Both sides lay out cases in Pettaway murder trial

7/19/2012
BY JENNIFER FEEHAN
BLADE STAFF WRITER
Cameo Pettaway is charged along with another man in two slayings in Springfield Township.
Cameo Pettaway is charged along with another man in two slayings in Springfield Township.

Photos of the bodies of Lisa Straub and Johnny Clarke on their backs inside her parents' Springfield Township home make it look almost as if the young couple died peacefully. Nothing is further from the truth, Tim Braun, an assistant Lucas County Prosecutor, told jurors hearing the case against Cameo Pettaway on Wednesday.

"They didn't die peacefully. They died struggling, gasping for air inside a plastic bag, choked by duct tape tightly wrapped around their necks," Mr. Braun said during opening statements in Lucas County Common Pleas Court.

Autopsies showed that Ms. Straub, 20, and her boyfriend, 21, had bruising to their knees, elbows, hips, and chins, indicating there was indeed a struggle the night they died, Jan. 31, 2011.

Mr. Braun said other evidence indicates Clarke's killers held him down, and he probably died first because the black duct tape that bound Ms. Straub had cardboard from the end of the roll attached to it.

The prosecution laid out its case for the first time Wednesday as the trial of Mr. Pettaway, 23, of 133 Essex St. got under way before Judge James Bates. Mr. Braun said both Clarke and Ms. Straub had been abusing the prescription painkiller Percocet, and on the night they were killed, they had planned to have friends over and try to buy some illegal drugs. Ms. Straub's parents were on a cruise, celebrating their 25th wedding anniversary, and had left Ms. Straub and her boyfriend at their home while they were gone.

Mr. Braun said it was months after the deaths that investigators first connected Mr. Pettaway and co-defendant Samuel Williams to the crime scene. The butt of a Newport cigarette found near the door leading from the house to the garage was analyzed at a laboratory, revealing the DNA of both defendants, Mr. Braun said.

"The first time the names of Samuel Williams and Cameo Pettaway came up in this investigation was through the genetic analysis of that cigarette butt," Mr. Braun said. "It didn't come up by reconstructing the lives of Lisa Straub and Johnny Clarke."

Although both men were indicted on two counts of aggravated murder, two counts of kidnapping, and one count of aggravated burglary, defense attorney Mark Geudtner told the jury the cigarette butt is the only evidence linking Mr.
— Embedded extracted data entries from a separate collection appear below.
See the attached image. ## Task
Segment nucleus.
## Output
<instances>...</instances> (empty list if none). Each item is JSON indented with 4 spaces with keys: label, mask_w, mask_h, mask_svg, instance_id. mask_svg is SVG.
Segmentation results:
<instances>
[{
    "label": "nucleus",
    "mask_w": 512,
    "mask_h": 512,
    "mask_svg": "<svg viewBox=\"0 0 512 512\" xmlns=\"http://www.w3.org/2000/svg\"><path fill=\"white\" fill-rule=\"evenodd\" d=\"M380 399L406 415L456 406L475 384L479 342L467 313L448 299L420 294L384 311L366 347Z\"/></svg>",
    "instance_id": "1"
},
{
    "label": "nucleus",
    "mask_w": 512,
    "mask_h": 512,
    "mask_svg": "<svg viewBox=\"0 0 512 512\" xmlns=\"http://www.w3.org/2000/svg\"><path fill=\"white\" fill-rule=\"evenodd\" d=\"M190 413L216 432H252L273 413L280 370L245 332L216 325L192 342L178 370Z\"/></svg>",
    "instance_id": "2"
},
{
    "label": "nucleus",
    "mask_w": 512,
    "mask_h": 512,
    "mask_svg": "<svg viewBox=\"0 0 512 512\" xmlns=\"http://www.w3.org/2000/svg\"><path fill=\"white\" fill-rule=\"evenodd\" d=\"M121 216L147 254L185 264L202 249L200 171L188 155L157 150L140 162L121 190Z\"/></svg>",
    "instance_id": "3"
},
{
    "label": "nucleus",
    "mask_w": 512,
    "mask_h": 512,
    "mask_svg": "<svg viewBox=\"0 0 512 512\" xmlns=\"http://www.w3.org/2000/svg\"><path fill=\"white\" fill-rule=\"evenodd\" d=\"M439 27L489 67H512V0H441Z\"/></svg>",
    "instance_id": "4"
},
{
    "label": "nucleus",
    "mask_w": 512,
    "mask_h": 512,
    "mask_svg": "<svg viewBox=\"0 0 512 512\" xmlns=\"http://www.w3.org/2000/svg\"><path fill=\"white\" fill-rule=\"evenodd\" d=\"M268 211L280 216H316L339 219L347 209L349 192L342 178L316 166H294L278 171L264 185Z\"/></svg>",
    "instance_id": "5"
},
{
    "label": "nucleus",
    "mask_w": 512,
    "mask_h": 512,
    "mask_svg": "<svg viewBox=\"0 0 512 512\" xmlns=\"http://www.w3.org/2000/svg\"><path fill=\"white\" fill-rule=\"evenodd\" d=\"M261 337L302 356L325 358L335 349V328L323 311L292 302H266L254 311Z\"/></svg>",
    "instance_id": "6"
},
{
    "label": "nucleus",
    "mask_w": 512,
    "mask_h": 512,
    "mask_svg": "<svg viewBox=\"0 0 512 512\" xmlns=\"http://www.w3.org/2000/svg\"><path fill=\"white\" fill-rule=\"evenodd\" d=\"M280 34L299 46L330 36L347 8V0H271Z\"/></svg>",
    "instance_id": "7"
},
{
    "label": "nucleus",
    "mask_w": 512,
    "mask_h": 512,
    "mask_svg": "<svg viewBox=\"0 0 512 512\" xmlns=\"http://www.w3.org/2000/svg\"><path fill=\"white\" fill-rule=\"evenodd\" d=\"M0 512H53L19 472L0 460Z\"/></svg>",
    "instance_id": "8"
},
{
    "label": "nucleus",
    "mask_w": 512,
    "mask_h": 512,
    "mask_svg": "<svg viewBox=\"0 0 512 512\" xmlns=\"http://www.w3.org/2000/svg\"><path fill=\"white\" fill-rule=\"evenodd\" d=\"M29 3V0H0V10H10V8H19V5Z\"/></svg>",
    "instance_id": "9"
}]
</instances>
Pettaway to the crime.

"There's none of Cameo Pettaway's DNA found anywhere else at the crime scene -- not on the bags, not on the duct tape, not on any of the other physical items that were found in the crime scene area," he said. "What the prosecution cannot prove is that Cameo Pettaway's DNA got on that cigarette butt in connection with the commission of these homicides, and that's their burden of proof beyond a reasonable doubt."

Mr. Geudtner told the jury that Mr. Pettaway and Mr. Williams are friends from childhood, that they both smoke Newports, that perhaps Mr. Pettaway gave Mr. Williams a cigarette and perhaps Mr. Williams went to the Straub home to buy marijuana from Clarke. He said Mr. Pettaway maintains he was never at that house.

Both Mr. Braun and Mr. Geudtner said that the DNA of others -- unknown persons -- was found on the duct tape used to bind the victims' hands and Clarke's ankles. Mr. Braun told the jury that prosecutors believe others were involved in the killings.

"A lot of this case is dependent on the circumstantial evidence because the circumstantial evidence demonstrates exactly what was done in that house to Lisa Straub and Johnny Clarke," Mr. Braun told the jury. " … The other issue becomes who was involved, and that's a little harder. And I can tell you right now, it's the belief of the state of Ohio there were other people [who] were involved, not just Cameo Pettaway, not just Samuel Williams."

Mr. Geudtner suggested Lucas County sheriff's investigators failed to follow up leads on those suspects once Mr. Pettaway and Mr. Williams were arrested and that they "manipulated and corrupted" the crime scene.

"The evidence will show that there are a number of other suspects other than Cameo Pettaway who had motives that are actually more likely than Cameo to have been involved in these homicides," Mr. Geudtner said. " … You may be disappointed to learn that at this point actually nobody knows for sure who killed Johnny and Lisa."

Judge Bates sent the jury home after opening statements and advised them to return to court at 9 a.m. Monday for the first witnesses. Those witnesses also will be called to testify in Mr. Williams' trial, which will be happening simultaneously in the courtroom of Judge Dean Mandros.